| DIRECTIONS FOR THIS TASK |
Output all entries precisely and leave out the pictures.

Images for object localization
== Segment start ==
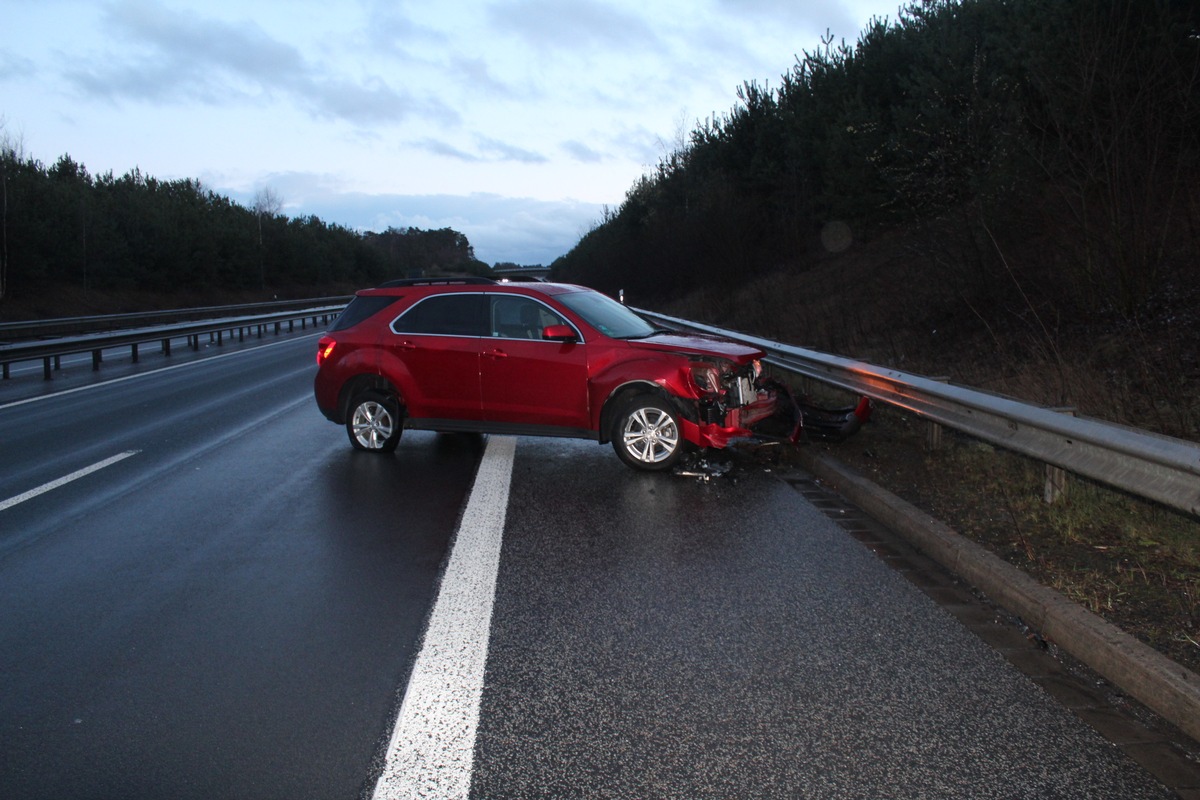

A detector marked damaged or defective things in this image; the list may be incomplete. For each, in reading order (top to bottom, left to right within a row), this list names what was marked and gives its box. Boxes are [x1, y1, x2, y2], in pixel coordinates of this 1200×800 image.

damaged red suv [314, 280, 792, 472]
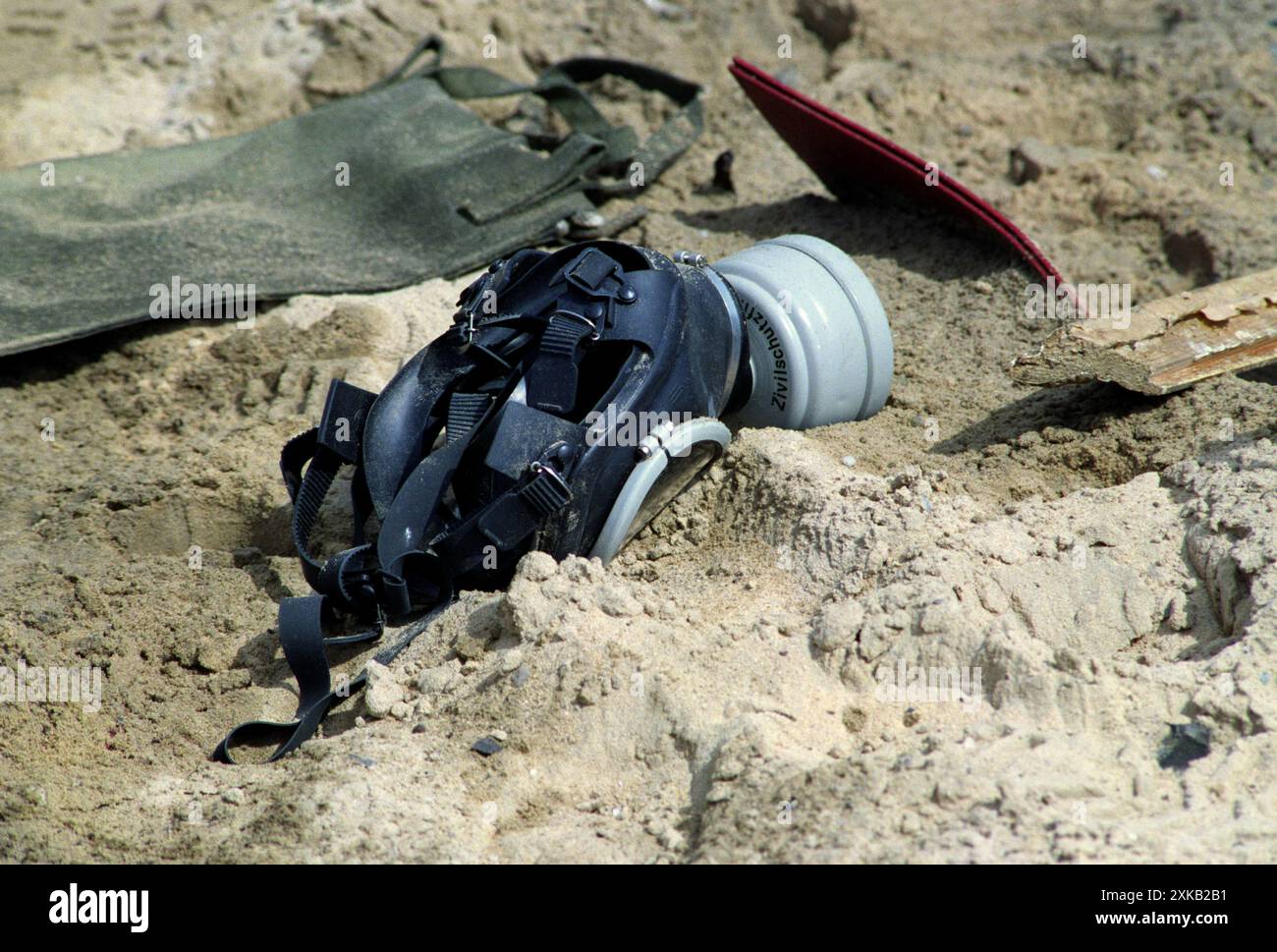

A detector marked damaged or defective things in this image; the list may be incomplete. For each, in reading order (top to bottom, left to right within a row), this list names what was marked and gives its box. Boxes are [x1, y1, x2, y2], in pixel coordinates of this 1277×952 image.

splintered wood piece [1011, 266, 1277, 393]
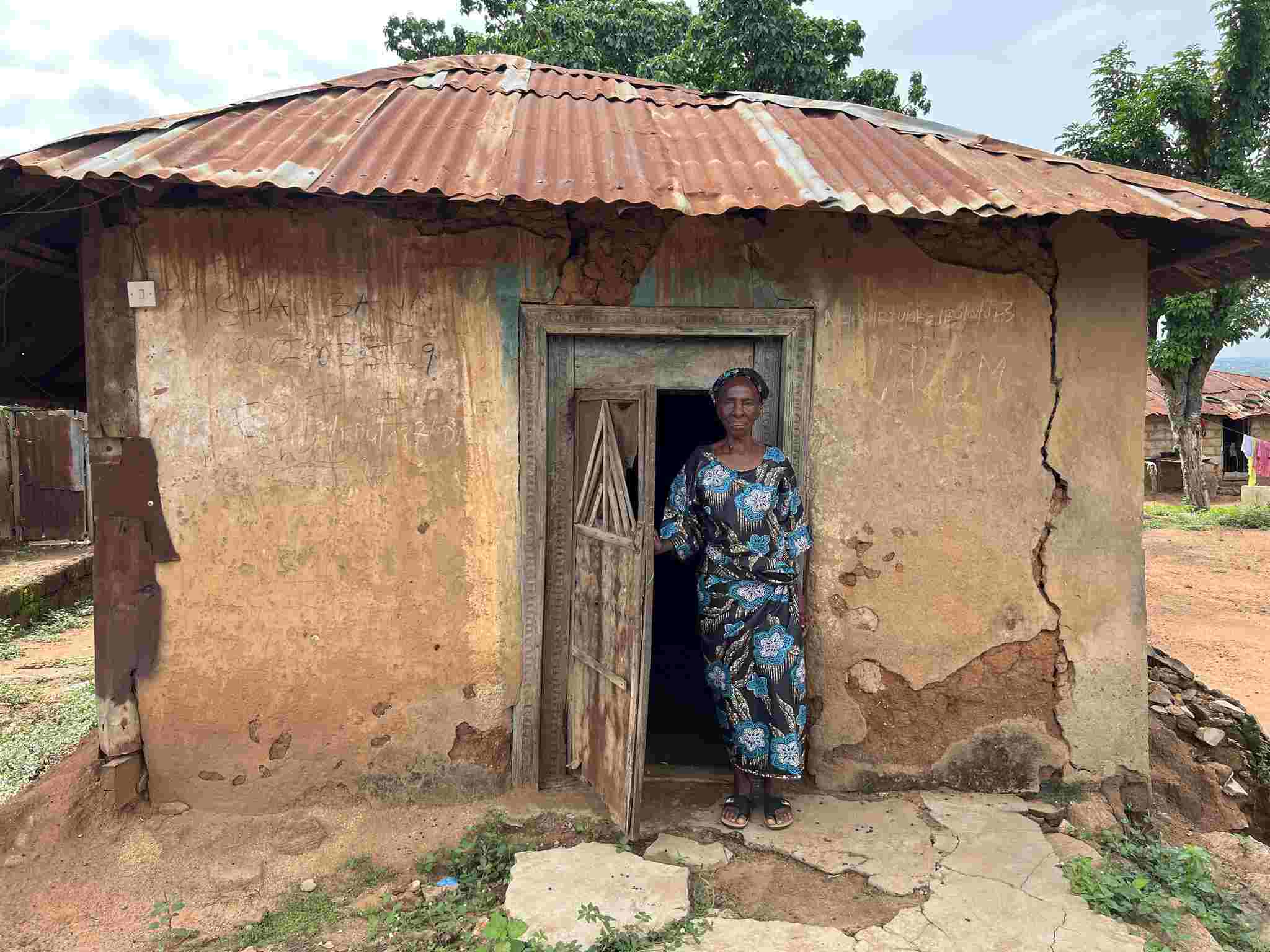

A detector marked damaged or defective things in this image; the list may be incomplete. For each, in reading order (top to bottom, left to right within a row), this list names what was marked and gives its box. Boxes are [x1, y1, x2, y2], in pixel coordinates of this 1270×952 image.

cracked mud wall [101, 203, 569, 812]
rusty corrugated metal roof [7, 57, 1270, 251]
cracked mud wall [1041, 218, 1153, 782]
rusty corrugated metal roof [1148, 371, 1270, 418]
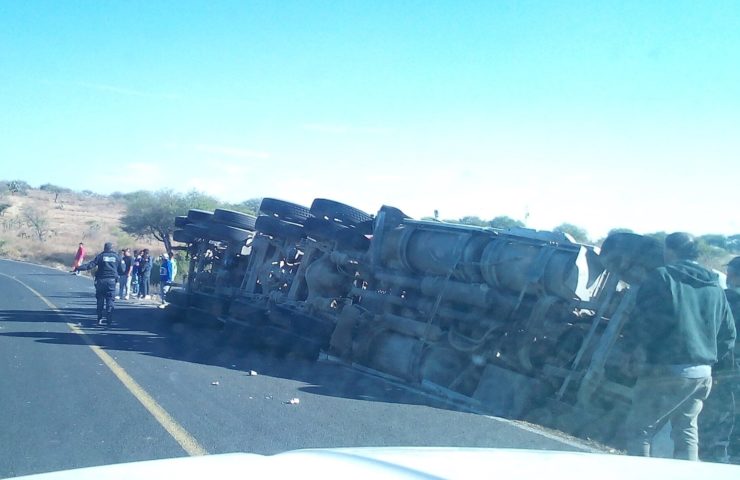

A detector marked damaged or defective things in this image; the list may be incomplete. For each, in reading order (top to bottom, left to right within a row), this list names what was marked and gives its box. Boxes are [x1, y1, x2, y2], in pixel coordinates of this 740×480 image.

overturned garbage truck [166, 197, 660, 444]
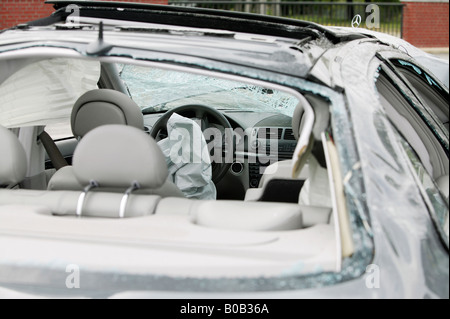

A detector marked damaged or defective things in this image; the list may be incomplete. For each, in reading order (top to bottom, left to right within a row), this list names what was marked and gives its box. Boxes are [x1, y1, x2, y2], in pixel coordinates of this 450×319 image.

shattered windshield [118, 64, 298, 116]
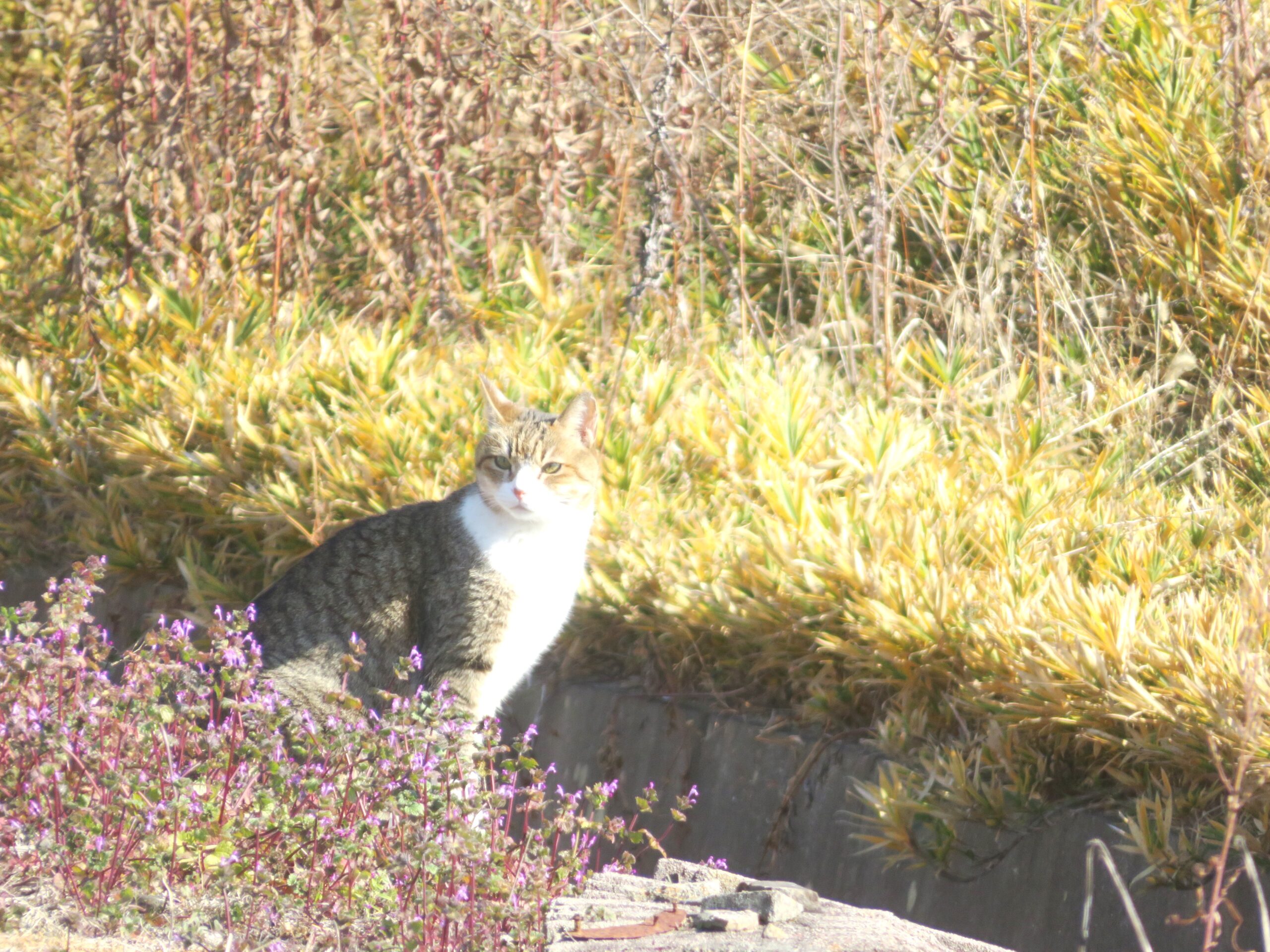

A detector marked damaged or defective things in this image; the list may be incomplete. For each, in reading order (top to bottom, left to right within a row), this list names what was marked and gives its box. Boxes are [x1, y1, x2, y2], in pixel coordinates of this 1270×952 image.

rusty metal piece [564, 903, 686, 944]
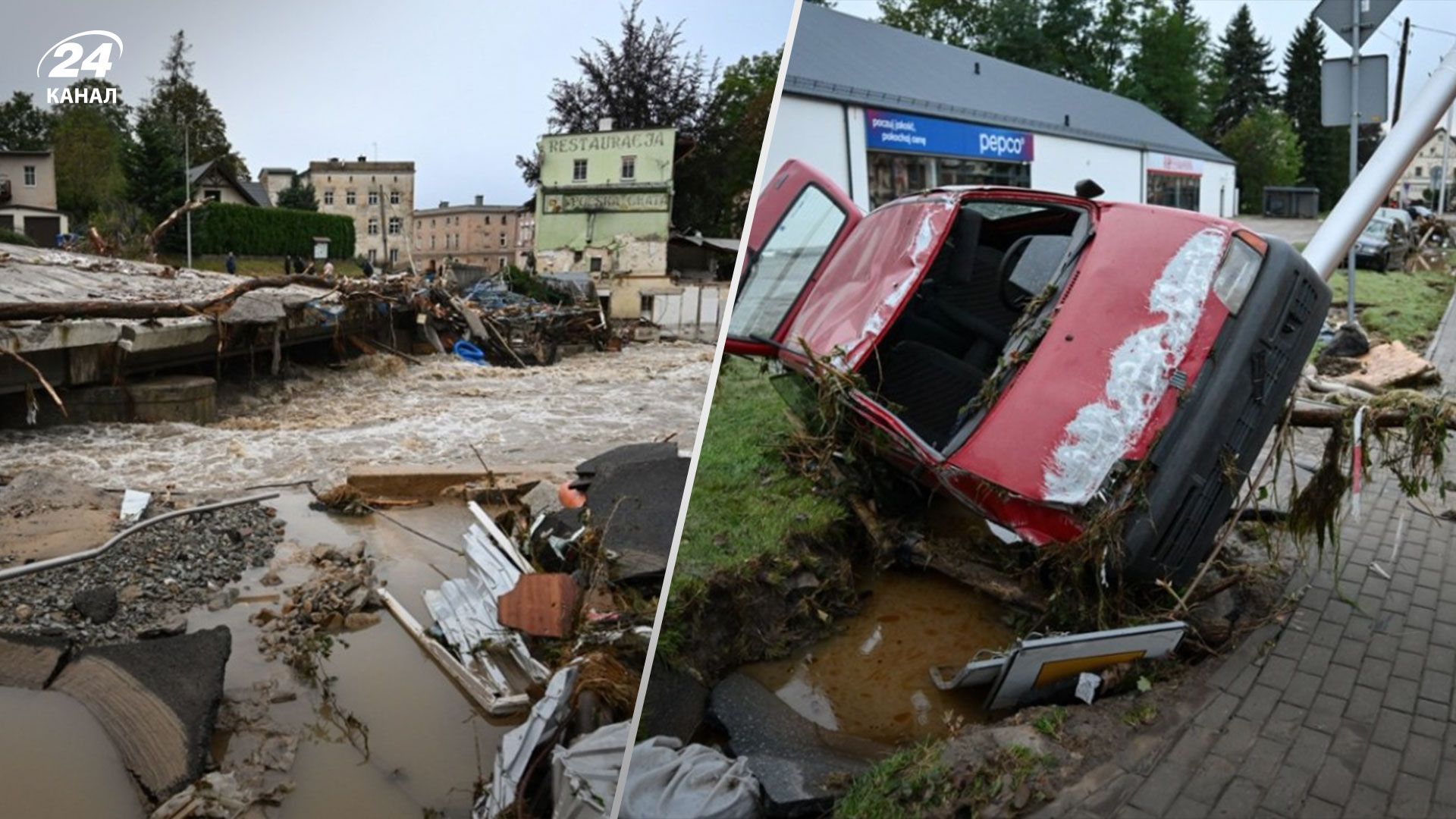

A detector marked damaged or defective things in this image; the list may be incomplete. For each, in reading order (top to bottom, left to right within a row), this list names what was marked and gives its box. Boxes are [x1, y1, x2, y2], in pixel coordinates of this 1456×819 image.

damaged infrastructure [0, 223, 710, 813]
overturned red car [728, 160, 1329, 582]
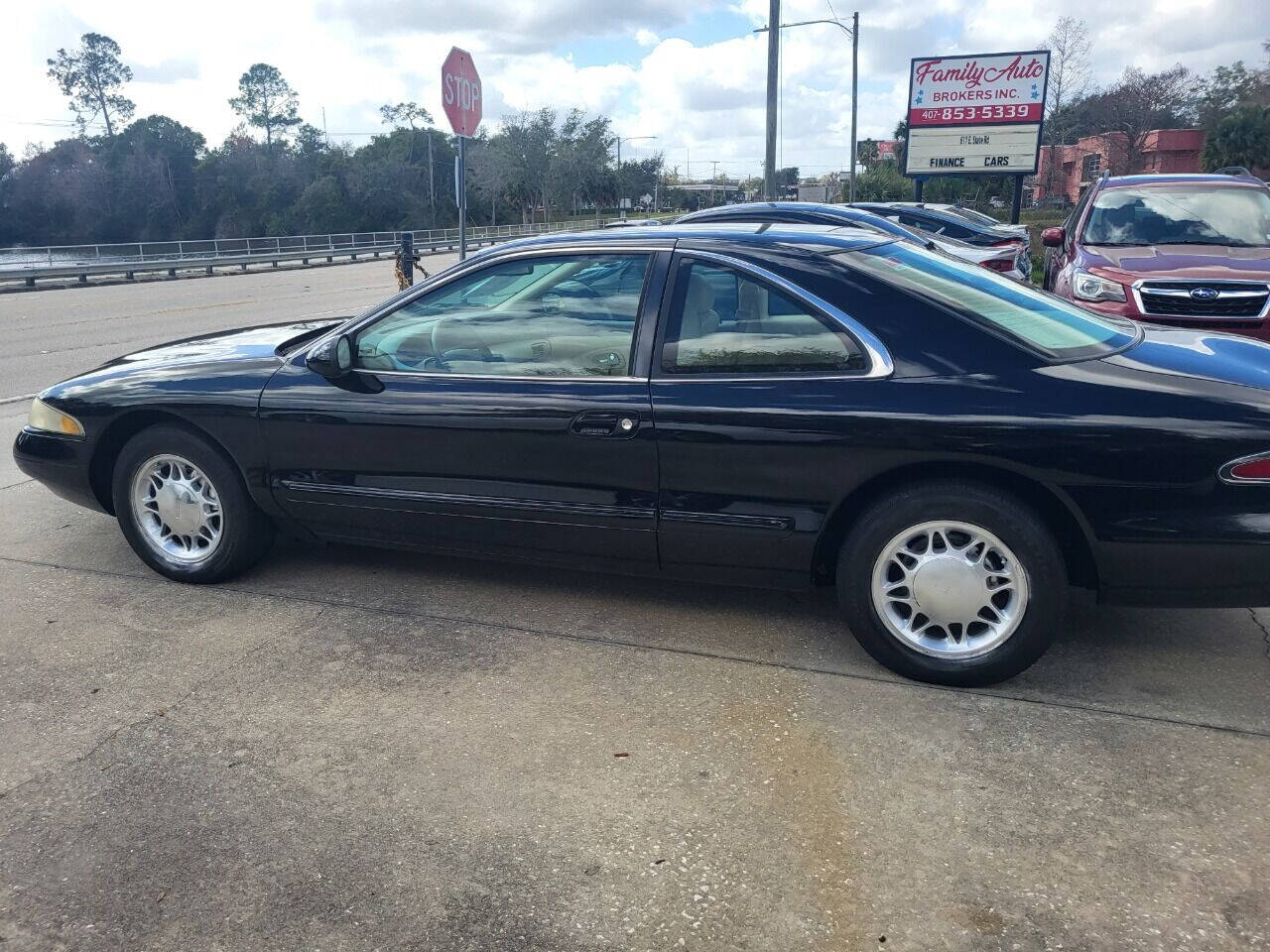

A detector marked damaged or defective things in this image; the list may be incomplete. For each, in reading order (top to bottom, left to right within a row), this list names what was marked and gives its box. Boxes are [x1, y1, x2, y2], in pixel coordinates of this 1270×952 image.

crack in pavement [0, 604, 329, 807]
crack in pavement [2, 550, 1270, 746]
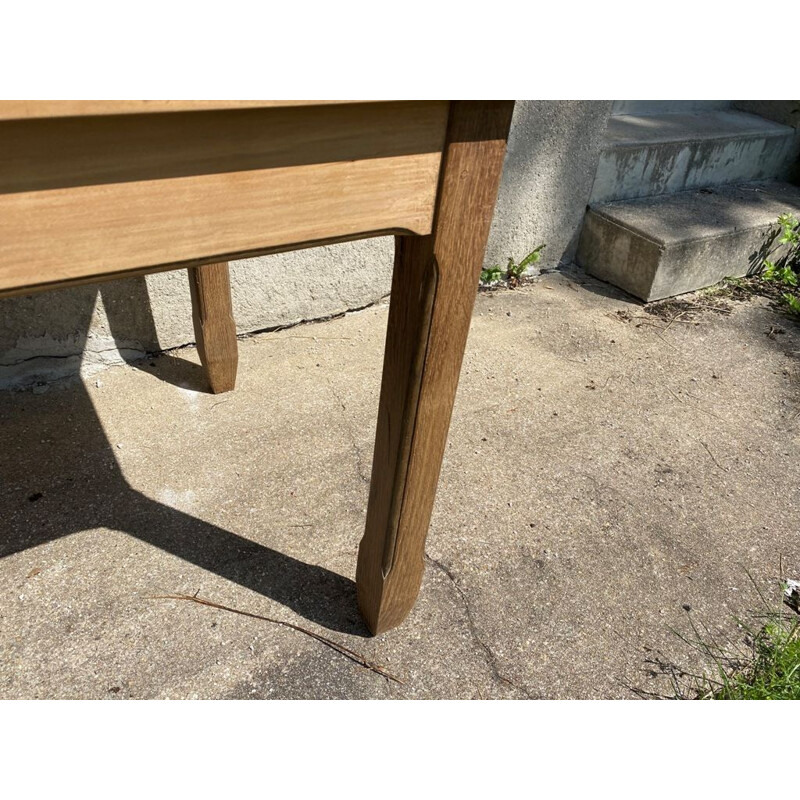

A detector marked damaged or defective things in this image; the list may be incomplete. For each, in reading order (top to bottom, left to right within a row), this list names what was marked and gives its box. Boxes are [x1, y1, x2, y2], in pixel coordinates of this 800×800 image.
== Segment end ==
| OUTPUT OF THE EXERCISE |
A detector marked damaged or defective things in this image; the list may be incomplete. For each, in reading order (top to bottom, left to right within a row), this list names what was marked and gives its box. Boxes are [x1, y1, x2, y2], in pixel coordinates of this 1200×800 image.

damaged red suv [314, 280, 792, 472]

A detector marked damaged or defective things in this image; the list may be incomplete. For each, in reading order (top to bottom, left to right within a row), this list names what was marked and gives its box. Boxes are [x1, y1, x2, y2], in pixel coordinates of this 1277×952 image.

splintered wood piece [1011, 266, 1277, 393]

A detector marked damaged or defective things in this image; the list may be incomplete. For each, in reading order (top to bottom, left to right within a row), this list names what was marked and gives its box. Boxes are [x1, y1, x2, y2], in pixel coordinates of this 1270×952 image.

cracked mud wall [101, 203, 569, 812]
rusty corrugated metal roof [7, 57, 1270, 251]
cracked mud wall [1041, 218, 1153, 782]
rusty corrugated metal roof [1148, 371, 1270, 418]

A detector marked damaged or defective things in this image; the list may be incomplete. For each, in reading order (top to bottom, left to right within a row), this list names what was marked and gives its box. Boxes are [x1, y1, x2, y2], in pixel coordinates of this 740×480 image.

overturned garbage truck [166, 197, 660, 444]

A detector marked damaged or defective things in this image; the list may be incomplete. For each, in reading order (top to bottom, left to right within a row), this list names what was marked and gives its box. Boxes are [x1, y1, x2, y2], in pixel coordinates of this 450×319 image.

shattered windshield [118, 64, 298, 116]

A detector marked damaged or defective things in this image; the list may be incomplete. For each, in reading order (top to bottom, left to right within a row), this list names what was marked and gives its box. Boxes are [x1, y1, x2, y2], in pixel coordinates of this 1270×952 image.

rusty metal piece [564, 903, 686, 944]

A detector marked damaged or defective things in this image; the list may be incomplete. For each, in reading order (top to bottom, left to right within a row), this list names what was marked and gives its box. Boxes are [x1, y1, x2, y2], in pixel coordinates of this 1456×819 image.

damaged infrastructure [0, 223, 710, 813]
overturned red car [728, 160, 1329, 582]

A detector marked damaged or defective things in this image; the list may be incomplete. For each, in reading order (top to bottom, left to right within a row), this list names what was marked and gives its box. Boxes are [x1, y1, x2, y2], in pixel coordinates of this 1270×952 image.

crack in pavement [0, 604, 329, 807]
crack in pavement [2, 550, 1270, 746]

A detector marked damaged or defective things in this image; the list may be incomplete. For each, in reading order (top to bottom, left to right within a row), this list names what was marked and gives its box. Boxes are [x1, y1, x2, y2], in pixel coordinates of this 800×800 image.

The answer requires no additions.